DATA EXCERPTS -
************

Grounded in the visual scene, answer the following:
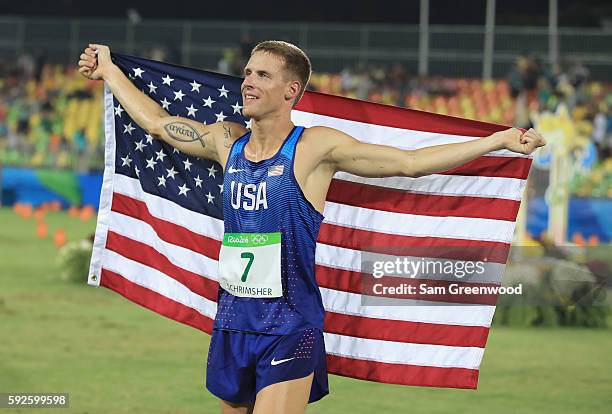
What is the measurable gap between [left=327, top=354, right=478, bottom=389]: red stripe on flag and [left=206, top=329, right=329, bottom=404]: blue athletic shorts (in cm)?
106

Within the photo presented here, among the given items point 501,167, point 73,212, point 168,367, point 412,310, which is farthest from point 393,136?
point 73,212

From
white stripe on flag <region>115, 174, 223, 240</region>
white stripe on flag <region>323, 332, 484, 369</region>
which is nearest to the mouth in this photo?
white stripe on flag <region>115, 174, 223, 240</region>

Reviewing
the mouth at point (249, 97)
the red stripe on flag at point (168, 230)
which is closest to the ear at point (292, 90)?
the mouth at point (249, 97)

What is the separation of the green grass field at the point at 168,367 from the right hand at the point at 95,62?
310 centimetres

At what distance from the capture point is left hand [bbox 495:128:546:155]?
549 cm

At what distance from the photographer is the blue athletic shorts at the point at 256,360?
210 inches

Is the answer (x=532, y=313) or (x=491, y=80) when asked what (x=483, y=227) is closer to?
(x=532, y=313)

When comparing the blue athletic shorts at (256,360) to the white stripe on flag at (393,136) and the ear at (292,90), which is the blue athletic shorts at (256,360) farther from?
the white stripe on flag at (393,136)

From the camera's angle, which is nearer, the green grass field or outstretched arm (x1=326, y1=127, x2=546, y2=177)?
outstretched arm (x1=326, y1=127, x2=546, y2=177)

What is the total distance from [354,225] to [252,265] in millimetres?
1439

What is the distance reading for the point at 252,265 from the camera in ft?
17.9

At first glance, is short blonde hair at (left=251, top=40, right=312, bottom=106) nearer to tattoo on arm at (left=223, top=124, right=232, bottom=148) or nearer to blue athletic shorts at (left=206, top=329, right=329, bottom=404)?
tattoo on arm at (left=223, top=124, right=232, bottom=148)

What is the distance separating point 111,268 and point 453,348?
6.51 feet

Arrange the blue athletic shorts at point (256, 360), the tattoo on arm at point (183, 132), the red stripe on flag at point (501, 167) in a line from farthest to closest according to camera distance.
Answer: the red stripe on flag at point (501, 167), the tattoo on arm at point (183, 132), the blue athletic shorts at point (256, 360)
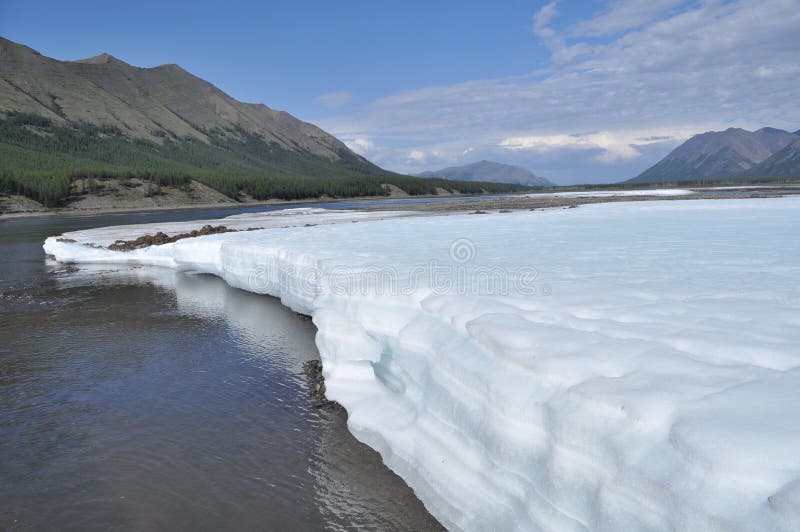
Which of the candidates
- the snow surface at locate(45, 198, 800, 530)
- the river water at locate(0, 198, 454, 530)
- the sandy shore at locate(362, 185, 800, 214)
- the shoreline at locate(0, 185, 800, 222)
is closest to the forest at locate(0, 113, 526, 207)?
the shoreline at locate(0, 185, 800, 222)

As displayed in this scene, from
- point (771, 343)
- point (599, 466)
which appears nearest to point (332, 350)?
point (599, 466)

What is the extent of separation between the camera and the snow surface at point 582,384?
133 inches

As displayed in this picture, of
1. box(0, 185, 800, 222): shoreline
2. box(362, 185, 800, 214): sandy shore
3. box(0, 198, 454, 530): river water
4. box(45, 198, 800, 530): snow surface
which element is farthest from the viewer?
box(0, 185, 800, 222): shoreline

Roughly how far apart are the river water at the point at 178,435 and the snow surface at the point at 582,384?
83 centimetres

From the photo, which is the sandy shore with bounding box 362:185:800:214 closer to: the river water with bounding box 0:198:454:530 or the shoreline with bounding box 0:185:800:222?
the shoreline with bounding box 0:185:800:222

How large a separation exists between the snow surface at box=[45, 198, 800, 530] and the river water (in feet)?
2.71

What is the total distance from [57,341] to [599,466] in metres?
13.6

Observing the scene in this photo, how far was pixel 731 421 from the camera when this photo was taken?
3.54 metres

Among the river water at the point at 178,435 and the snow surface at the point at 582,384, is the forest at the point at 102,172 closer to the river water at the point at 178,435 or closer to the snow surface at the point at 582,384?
the river water at the point at 178,435

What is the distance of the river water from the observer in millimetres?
5930

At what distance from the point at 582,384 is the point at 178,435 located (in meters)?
6.25

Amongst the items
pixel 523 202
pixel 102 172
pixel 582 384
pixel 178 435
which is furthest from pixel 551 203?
pixel 102 172

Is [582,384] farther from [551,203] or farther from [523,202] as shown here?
[523,202]

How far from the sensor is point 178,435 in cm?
777
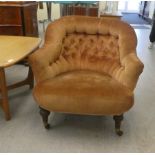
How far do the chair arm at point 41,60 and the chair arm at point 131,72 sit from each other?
1.93 feet

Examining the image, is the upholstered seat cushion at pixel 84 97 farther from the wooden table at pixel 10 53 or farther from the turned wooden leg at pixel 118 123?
the wooden table at pixel 10 53

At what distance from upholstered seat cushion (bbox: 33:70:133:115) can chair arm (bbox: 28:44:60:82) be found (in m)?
0.11

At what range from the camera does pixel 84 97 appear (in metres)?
1.45

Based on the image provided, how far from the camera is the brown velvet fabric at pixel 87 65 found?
1468 millimetres

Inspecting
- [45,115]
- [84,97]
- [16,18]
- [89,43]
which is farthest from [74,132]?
[16,18]

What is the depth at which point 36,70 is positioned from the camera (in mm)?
1630

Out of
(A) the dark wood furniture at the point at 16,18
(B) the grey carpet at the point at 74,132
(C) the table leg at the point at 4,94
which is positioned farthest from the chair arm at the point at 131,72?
(A) the dark wood furniture at the point at 16,18

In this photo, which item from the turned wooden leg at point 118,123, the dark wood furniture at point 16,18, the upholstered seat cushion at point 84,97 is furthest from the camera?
the dark wood furniture at point 16,18

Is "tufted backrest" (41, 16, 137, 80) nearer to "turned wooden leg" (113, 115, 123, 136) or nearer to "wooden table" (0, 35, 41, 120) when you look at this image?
"wooden table" (0, 35, 41, 120)

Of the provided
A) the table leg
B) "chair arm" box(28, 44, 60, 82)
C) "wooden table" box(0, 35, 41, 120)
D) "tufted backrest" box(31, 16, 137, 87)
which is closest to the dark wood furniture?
"wooden table" box(0, 35, 41, 120)

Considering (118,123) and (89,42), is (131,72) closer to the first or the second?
(118,123)

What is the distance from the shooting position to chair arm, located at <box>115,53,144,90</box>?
5.08 feet

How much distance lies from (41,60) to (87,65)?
0.48 m

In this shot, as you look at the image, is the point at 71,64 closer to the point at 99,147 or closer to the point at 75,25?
the point at 75,25
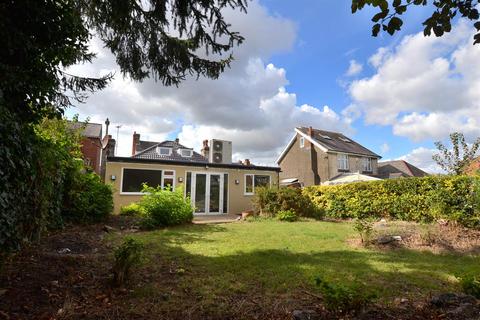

************

OBJECTIVE -
Reproduce every one of the rows above verbatim, omitting the pictures.

RESULT -
Grounded in the visual scene, answer the following:
What is the measurable gap between [left=327, top=354, right=478, bottom=389]: red stripe on flag and [left=206, top=329, right=329, bottom=404]: blue athletic shorts (in cm)?
106

Within the photo presented here, among the given items point 501,167, point 73,212, point 168,367, point 412,310, which is farthest from point 393,136?
point 73,212

From
white stripe on flag <region>115, 174, 223, 240</region>
white stripe on flag <region>323, 332, 484, 369</region>
which is nearest to the mouth in this photo?
white stripe on flag <region>115, 174, 223, 240</region>

Reviewing
the mouth at point (249, 97)
the red stripe on flag at point (168, 230)
which is closest to the ear at point (292, 90)?
the mouth at point (249, 97)

What is the separation of the green grass field at the point at 168,367 from the right hand at the point at 95,62?
310 centimetres

At what distance from the capture point is left hand [bbox 495:128:546:155]?
549 cm

At what distance from the photographer is the blue athletic shorts at the point at 256,360?
210 inches

Is the answer (x=532, y=313) or (x=491, y=80) when asked what (x=483, y=227) is closer to?
(x=532, y=313)

When comparing the blue athletic shorts at (256,360) to the white stripe on flag at (393,136) and the ear at (292,90), which is the blue athletic shorts at (256,360) farther from?
the white stripe on flag at (393,136)

From the camera's angle, which is nearer, the green grass field or outstretched arm (x1=326, y1=127, x2=546, y2=177)?
outstretched arm (x1=326, y1=127, x2=546, y2=177)

What is the total distance from [354,225] to [252,265] in millimetres?
1439

What is the distance reading for the point at 252,265 from the camera in ft?
17.9

At first glance, is short blonde hair at (left=251, top=40, right=312, bottom=106) nearer to tattoo on arm at (left=223, top=124, right=232, bottom=148) or nearer to blue athletic shorts at (left=206, top=329, right=329, bottom=404)?
tattoo on arm at (left=223, top=124, right=232, bottom=148)

What is the distance separating point 111,268 and point 453,348?
6.51 feet

Arrange the blue athletic shorts at point (256, 360), the tattoo on arm at point (183, 132), the red stripe on flag at point (501, 167) in a line from farthest to closest according to camera distance.
Answer: the red stripe on flag at point (501, 167), the tattoo on arm at point (183, 132), the blue athletic shorts at point (256, 360)
Which of the candidates
- the snow surface at locate(45, 198, 800, 530)
- the river water at locate(0, 198, 454, 530)
- the sandy shore at locate(362, 185, 800, 214)
- the shoreline at locate(0, 185, 800, 222)
is closest to the forest at locate(0, 113, 526, 207)?
the shoreline at locate(0, 185, 800, 222)

As displayed in this scene, from
- point (771, 343)
- point (599, 466)
which appears nearest to point (332, 350)?
point (599, 466)

What is the extent of separation between the camera and the snow surface at point 582,384?
133 inches

As displayed in this picture, of
1. box(0, 185, 800, 222): shoreline
2. box(362, 185, 800, 214): sandy shore
3. box(0, 198, 454, 530): river water
4. box(45, 198, 800, 530): snow surface
which element is farthest from the viewer?
box(0, 185, 800, 222): shoreline

Roughly how far apart are the river water at the point at 178,435 and the snow surface at the point at 582,384?
83 centimetres

From the photo, which is the sandy shore with bounding box 362:185:800:214 closer to: the river water with bounding box 0:198:454:530 or the shoreline with bounding box 0:185:800:222?
the shoreline with bounding box 0:185:800:222

How large a separation exists between the snow surface at box=[45, 198, 800, 530] and the river water (in feet)?
2.71

What is the total distance from [57,341] to [599,466] in metres?
13.6

Observing the scene in this photo, how far was pixel 731 421 from the camera when this photo was taken?
3.54 metres

Among the river water at the point at 178,435 and the snow surface at the point at 582,384, is the forest at the point at 102,172 closer to the river water at the point at 178,435 or closer to the snow surface at the point at 582,384?
the river water at the point at 178,435

What is the distance of the river water from the observer in millimetres?
5930

At what distance from the point at 582,384 is the point at 178,435 located (in meters)?
6.25

Amongst the items
pixel 523 202
pixel 102 172
pixel 582 384
pixel 178 435
which is furthest from pixel 551 203?
pixel 102 172

Is [582,384] farther from [551,203] or farther from [523,202] as shown here?
[523,202]

How far from the sensor is point 178,435 in cm?
777
How far do the chair arm at point 41,60 and the chair arm at point 131,72 sit from each other?
1.93 feet

Examining the image, is the upholstered seat cushion at pixel 84 97 farther from the wooden table at pixel 10 53 or farther from the turned wooden leg at pixel 118 123?
the wooden table at pixel 10 53

At what distance from upholstered seat cushion (bbox: 33:70:133:115) can chair arm (bbox: 28:44:60:82) be found (in m)?
0.11

At what range from the camera does pixel 84 97 appear (in metres)?
1.45

Based on the image provided, how far from the camera is the brown velvet fabric at pixel 87 65 found?
1468 millimetres

Inspecting
- [45,115]
- [84,97]
- [16,18]
- [89,43]
which is farthest from [74,132]?
[16,18]

What is the depth at which point 36,70 is positioned from the camera (in mm)?
1630

Out of
(A) the dark wood furniture at the point at 16,18
(B) the grey carpet at the point at 74,132
(C) the table leg at the point at 4,94
which is positioned farthest from the chair arm at the point at 131,72?
(A) the dark wood furniture at the point at 16,18

In this photo, which item from the turned wooden leg at point 118,123, the dark wood furniture at point 16,18, the upholstered seat cushion at point 84,97 is furthest from the camera?
the dark wood furniture at point 16,18

Is "tufted backrest" (41, 16, 137, 80) nearer to "turned wooden leg" (113, 115, 123, 136) or nearer to "wooden table" (0, 35, 41, 120) when you look at this image?
"wooden table" (0, 35, 41, 120)

Of the provided
A) the table leg
B) "chair arm" box(28, 44, 60, 82)
C) "wooden table" box(0, 35, 41, 120)
D) "tufted backrest" box(31, 16, 137, 87)
which is closest to the dark wood furniture?
"wooden table" box(0, 35, 41, 120)

Considering (118,123) and (89,42), is (131,72) closer to the first or the second?
(118,123)

What is the distance from the shooting position to chair arm, located at <box>115,53,144,90</box>?
5.08 feet

How much distance lies from (41,60) to (87,65)?
0.48 m

In this shot, as you look at the image, is the point at 71,64 closer to the point at 99,147 or closer to the point at 75,25?
the point at 75,25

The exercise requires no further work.